Aberdeins launches with ambitions to disrupt
A technology-driven professional services group is being launched in Scotland with a promise to "disrupt" the Scottish legal scene.
While the core of Aberdeins' offering will be legal practice, managing director Rob Aberdein says it is geared up for rapid expansion by creating and acquiring businesses in professional services areas, including estate agency, property letting, accountancy and financial services.
He aims to use technology developments and innovations to change delivery of legal and other professional services, to better support private clients, lenders and businesses. The firm will utilise app-based technologies to allow clients to deal with lawyers and other professional services, to access their documents and case files and to track real time progress with the likes of property purchases.
Mr Aberdein oversaw significant growth at Aberdein Considine before becoming the youngest ever equity partner at English practice Walker Morris.
The Aberdeins board will be led by chairman Tom Barrie, the former managing director and owner of Currie European, and include other experienced figures from Scotland’s business community.
With 10 staff and offices in Renfield Street, Glasgow and Rutland Square, Edinburgh, the firm intends rapid expansion, driven by planned acquisition of well established but underinvested legal firms.
It will focus on conveyancing, wills and executries, powers of attorney, litigation, debt recovery, family law and accessible corporate law for SMEs. The initial financial target is turnover of £10m by the end of 2022.
Mr Aberdein claimed: "The Aberdeins name will become an umbrella for a wide range of professional services, done differently. At its core will be legal services, but we are not just launching a law firm, we are about to deliver the biggest shakeup to the Scottish legal scene in decades.

◆ **Work instruction A**: Repeat the Aberdeins article from "With 10 staff" to "underinvested legal firms.".
◆ **Work instruction B**:
Please answer these questions on the Aberdeins article:
(i) In which streets and cities does the firm have offices?
(ii) Who will lead the board as chairman?
(iii) What is the firm's initial financial target?
◆ **Work instruction C**: Carry on the Aberdeins article past its final sentence.

[Collected data]

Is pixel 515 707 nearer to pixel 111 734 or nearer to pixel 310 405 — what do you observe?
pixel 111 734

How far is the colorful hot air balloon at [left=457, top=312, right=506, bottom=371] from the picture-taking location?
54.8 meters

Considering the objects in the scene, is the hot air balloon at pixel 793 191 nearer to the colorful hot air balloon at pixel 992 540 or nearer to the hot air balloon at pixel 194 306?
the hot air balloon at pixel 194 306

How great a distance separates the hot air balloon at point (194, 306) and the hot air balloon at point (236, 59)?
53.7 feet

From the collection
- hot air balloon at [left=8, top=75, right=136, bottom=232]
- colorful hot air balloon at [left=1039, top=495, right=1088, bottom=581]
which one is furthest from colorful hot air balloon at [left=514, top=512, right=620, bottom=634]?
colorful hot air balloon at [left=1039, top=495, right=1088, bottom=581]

◆ **Answer space A**:
With 10 staff and offices in Renfield Street, Glasgow and Rutland Square, Edinburgh, the firm intends rapid expansion, driven by planned acquisition of well established but underinvested legal firms.

◆ **Answer space B**:
(i) Renfield Street, Glasgow, and Rutland Square, Edinburgh.
(ii) Tom Barrie.
(iii) Turnover of £10m by the end of 2022.

◆ **Answer space C**:
"The sector is awash in traditional firms that are top-heavy with partners whose main focus is on maintaining their income, while the work is often delivered by overworked junior staff. A generation of young lawyers no longer find this attractive.
"That’s before you even talk about the clients, who feel almost constant resentment at the perceived arrogance, lack of responsiveness and value for money they get from their legal firms. Many sectors of the profession have an image problem.
"Make no mistake, our intention is to be disruptive and we know that won’t make us popular with everyone. But this is long overdue. Others who promised change have ended up turning into exactly the kind of firm they set out to displace. That won’t happen with Aberdeins."
He labels the firm as a "mash up" of the challenger, app-based bank, Monzo; of Tesla the electric car company headed by billionaire Elon Musk; and of Harvey Specter, the charismatic central character in legal drama, Suits.
While launch plans were well advanced before the pandemic, he says it accelerated use of technology for older people, strengthening the launch case. He adds: "There used to be a difference between what someone of mature years would expect and what someone younger would want. Pretty much anyone over the age of 40 has bridged any digital gap there might have been, thanks to the pandemic."